PROVIDED TEXT:

※ ※ ※

Hi Bruno

I may be treading on thin ice here, as you are an artist/architect and
I'm just a software engineer.  But anyhow...

Yes, it does look "right", as if it were a straightforward rectilinear
image.  But it isn't.  I would defy anyone to capture a photographic
view that looks the same.

Panini's most impressive feat along these lines is an incredibly wide
angle view inside St Peter's, that nevertheless appears to have almost
"true" perspective.  I have not been able to find a good image of it
on the web; the best I found is: 
http://commons.wikimedia.org/wiki/Image:Stpetes.JPG.
I've compared this painting to several photos with roughly the same
point of view, both panoramic and conventional; and it blows them all
away.  You can't see this view with the naked eye, either.   In the
first place it is around 170 degrees wide!  If you look carefully you
should be able to notice that you are seeing the floor and ceiling
from different positions, but there is no clue in the picture as to
how you got from one to the other.   And the vertical bits between
look as they might from 100 yards out in the piazza.  Nevertheless the
"gestalt" is that this is a scene you might really be seeing.

※ ※ ※

OBJECTIVE A: Reproduce the passage of the note on Panini's perspective starting with "I may be treading" and going on through "looks the same.".

※ ※ ※

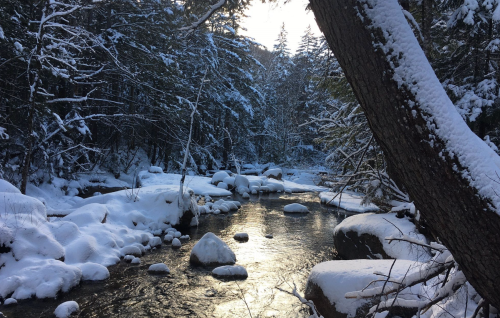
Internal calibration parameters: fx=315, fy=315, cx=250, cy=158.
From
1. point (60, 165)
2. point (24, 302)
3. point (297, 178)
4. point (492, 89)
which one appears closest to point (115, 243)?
point (24, 302)

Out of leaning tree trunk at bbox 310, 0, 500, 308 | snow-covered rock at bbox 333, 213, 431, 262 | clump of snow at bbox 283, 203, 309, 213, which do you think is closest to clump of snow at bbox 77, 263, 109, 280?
snow-covered rock at bbox 333, 213, 431, 262

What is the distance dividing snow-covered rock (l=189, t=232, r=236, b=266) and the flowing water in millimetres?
215

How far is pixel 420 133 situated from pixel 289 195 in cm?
1723

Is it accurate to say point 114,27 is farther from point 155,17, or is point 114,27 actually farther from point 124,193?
point 124,193

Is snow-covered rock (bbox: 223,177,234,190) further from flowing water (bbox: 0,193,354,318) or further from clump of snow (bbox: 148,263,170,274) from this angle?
clump of snow (bbox: 148,263,170,274)

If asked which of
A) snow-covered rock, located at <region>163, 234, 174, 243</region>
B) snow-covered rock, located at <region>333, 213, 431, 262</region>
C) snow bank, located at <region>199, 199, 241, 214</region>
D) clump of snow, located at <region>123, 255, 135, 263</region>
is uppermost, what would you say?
snow-covered rock, located at <region>333, 213, 431, 262</region>

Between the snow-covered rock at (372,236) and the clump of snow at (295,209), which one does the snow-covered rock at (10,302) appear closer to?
the snow-covered rock at (372,236)

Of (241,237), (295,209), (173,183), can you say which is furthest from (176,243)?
(173,183)

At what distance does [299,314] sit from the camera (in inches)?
205

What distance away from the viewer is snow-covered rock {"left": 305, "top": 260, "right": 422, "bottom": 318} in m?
4.02

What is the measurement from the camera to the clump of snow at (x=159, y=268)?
6.64m

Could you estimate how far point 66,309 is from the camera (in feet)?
15.8

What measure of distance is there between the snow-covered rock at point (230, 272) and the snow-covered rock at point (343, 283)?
7.11ft

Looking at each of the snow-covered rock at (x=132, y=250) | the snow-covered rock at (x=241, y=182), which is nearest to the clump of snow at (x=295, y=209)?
the snow-covered rock at (x=241, y=182)
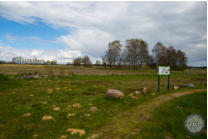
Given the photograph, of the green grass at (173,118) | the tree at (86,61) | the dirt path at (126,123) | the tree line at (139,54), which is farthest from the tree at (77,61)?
the dirt path at (126,123)

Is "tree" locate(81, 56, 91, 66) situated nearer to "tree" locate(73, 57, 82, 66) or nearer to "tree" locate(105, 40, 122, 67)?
"tree" locate(73, 57, 82, 66)

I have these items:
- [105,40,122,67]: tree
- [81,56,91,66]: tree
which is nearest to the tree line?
[105,40,122,67]: tree

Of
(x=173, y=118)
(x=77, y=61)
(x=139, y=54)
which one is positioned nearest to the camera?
(x=173, y=118)

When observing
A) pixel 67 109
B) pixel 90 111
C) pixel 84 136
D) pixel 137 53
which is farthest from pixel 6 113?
pixel 137 53

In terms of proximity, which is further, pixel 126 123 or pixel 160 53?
pixel 160 53

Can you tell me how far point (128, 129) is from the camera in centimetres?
559

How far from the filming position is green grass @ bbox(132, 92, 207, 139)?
5211 millimetres

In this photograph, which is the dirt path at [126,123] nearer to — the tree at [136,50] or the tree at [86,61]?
the tree at [136,50]

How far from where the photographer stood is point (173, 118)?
6.52 meters

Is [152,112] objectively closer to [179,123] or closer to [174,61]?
[179,123]

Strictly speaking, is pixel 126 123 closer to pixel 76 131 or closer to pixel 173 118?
pixel 76 131

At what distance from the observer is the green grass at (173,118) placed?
5211mm

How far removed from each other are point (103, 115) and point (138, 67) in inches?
2822

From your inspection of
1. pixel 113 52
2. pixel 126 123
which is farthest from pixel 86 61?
pixel 126 123
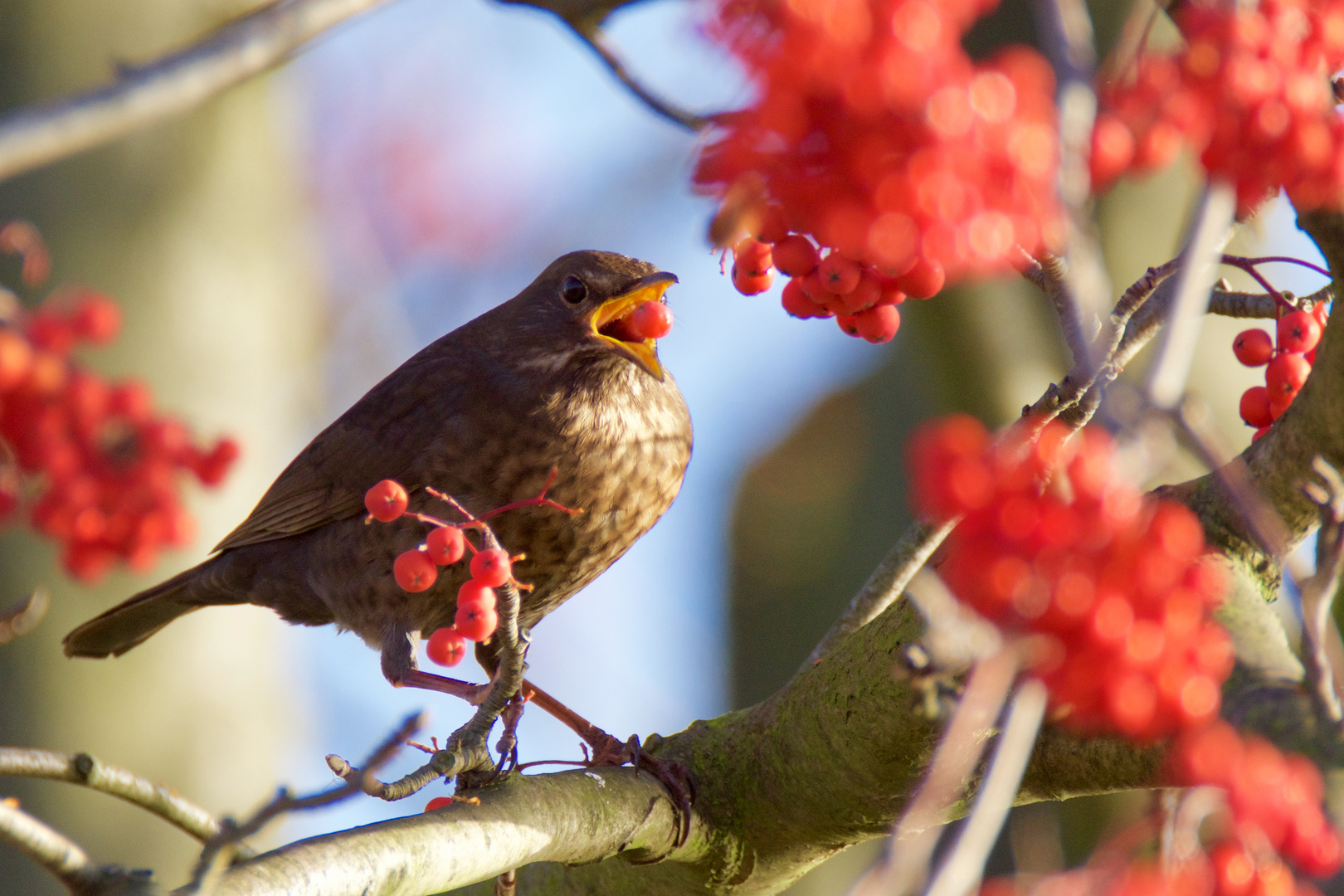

※ ※ ※

OBJECTIVE B: State how many lines of the records contain the string "bbox", giving only the number.

RESULT A:
I may be treading on thin ice here, as you are an artist/architect and
I'm just a software engineer.  But anyhow...

Yes, it does look "right", as if it were a straightforward rectilinear
image.  But it isn't.  I would defy anyone to capture a photographic
view that looks the same.

RESULT B: 5